• [Directions]: Look for "贾卜凡：假日里，你完成了自己" in the records below, then copy that line and every line after it, exactly and with nothing added.

• [The records]:
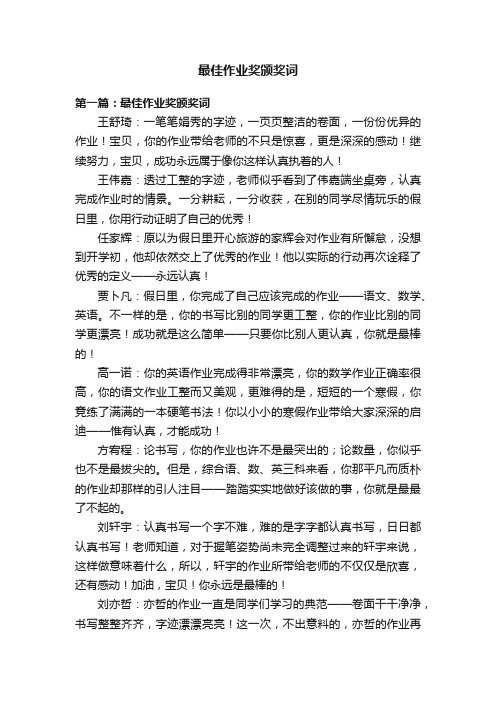 最佳作业奖颁奖词

第一篇：最佳作业奖颁奖词

王舒琦：一笔笔娟秀的字迹，一页页整洁的卷面，一份份优异的作业！宝贝，你的作业带给老师的不只是惊喜，更是深深的感动！继续努力，宝贝，成功永远属于像你这样认真执着的人！

王伟嘉：透过工整的字迹，老师似乎看到了伟嘉端坐桌旁，认真完成作业时的情景。一分耕耘，一分收获，在别的同学尽情玩乐的假日里，你用行动证明了自己的优秀！

任家辉：原以为假日里开心旅游的家辉会对作业有所懈怠，没想到开学初，他却依然交上了优秀的作业！他以实际的行动再次诠释了优秀的定义——永远认真！

贾卜凡：假日里，你完成了自己应该完成的作业——语文、数学、英语。不一样的是，你的书写比别的同学更工整，你的作业比别的同学更漂亮！成功就是这么简单——只要你比别人更认真，你就是最棒的！

高一诺：你的英语作业完成得非常漂亮，你的数学作业正确率很高，你的语文作业工整而又美观，更难得的是，短短的一个寒假，你竟练了满满的一本硬笔书法！你以小小的寒假作业带给大家深深的启迪——惟有认真，才能成功！

方宥程：论书写，你的作业也许不是最突出的；论数量，你似乎也不是最拔尖的。但是，综合语、数、英三科来看，你那平凡而质朴的作业却那样的引人注目——踏踏实实地做好该做的事，你就是最最了不起的。

刘轩宇：认真书写一个字不难，难的是字字都认真书写，日日都认真书写！老师知道，对于握笔姿势尚未完全调整过来的轩宇来说，这样做意味着什么，所以，轩宇的作业所带给老师的不仅仅是欣喜，还有感动！加油，宝贝！你永远是最棒的！

刘亦哲：亦哲的作业一直是同学们学习的典范——卷面干干净净，书写整整齐齐，字迹漂漂亮亮！这一次，不出意料的，亦哲的作业再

• [Answer to this problem]:
贾卜凡：假日里，你完成了自己应该完成的作业——语文、数学、英语。不一样的是，你的书写比别的同学更工整，你的作业比别的同学更漂亮！成功就是这么简单——只要你比别人更认真，你就是最棒的！

高一诺：你的英语作业完成得非常漂亮，你的数学作业正确率很高，你的语文作业工整而又美观，更难得的是，短短的一个寒假，你竟练了满满的一本硬笔书法！你以小小的寒假作业带给大家深深的启迪——惟有认真，才能成功！

方宥程：论书写，你的作业也许不是最突出的；论数量，你似乎也不是最拔尖的。但是，综合语、数、英三科来看，你那平凡而质朴的作业却那样的引人注目——踏踏实实地做好该做的事，你就是最最了不起的。

刘轩宇：认真书写一个字不难，难的是字字都认真书写，日日都认真书写！老师知道，对于握笔姿势尚未完全调整过来的轩宇来说，这样做意味着什么，所以，轩宇的作业所带给老师的不仅仅是欣喜，还有感动！加油，宝贝！你永远是最棒的！

刘亦哲：亦哲的作业一直是同学们学习的典范——卷面干干净净，书写整整齐齐，字迹漂漂亮亮！这一次，不出意料的，亦哲的作业再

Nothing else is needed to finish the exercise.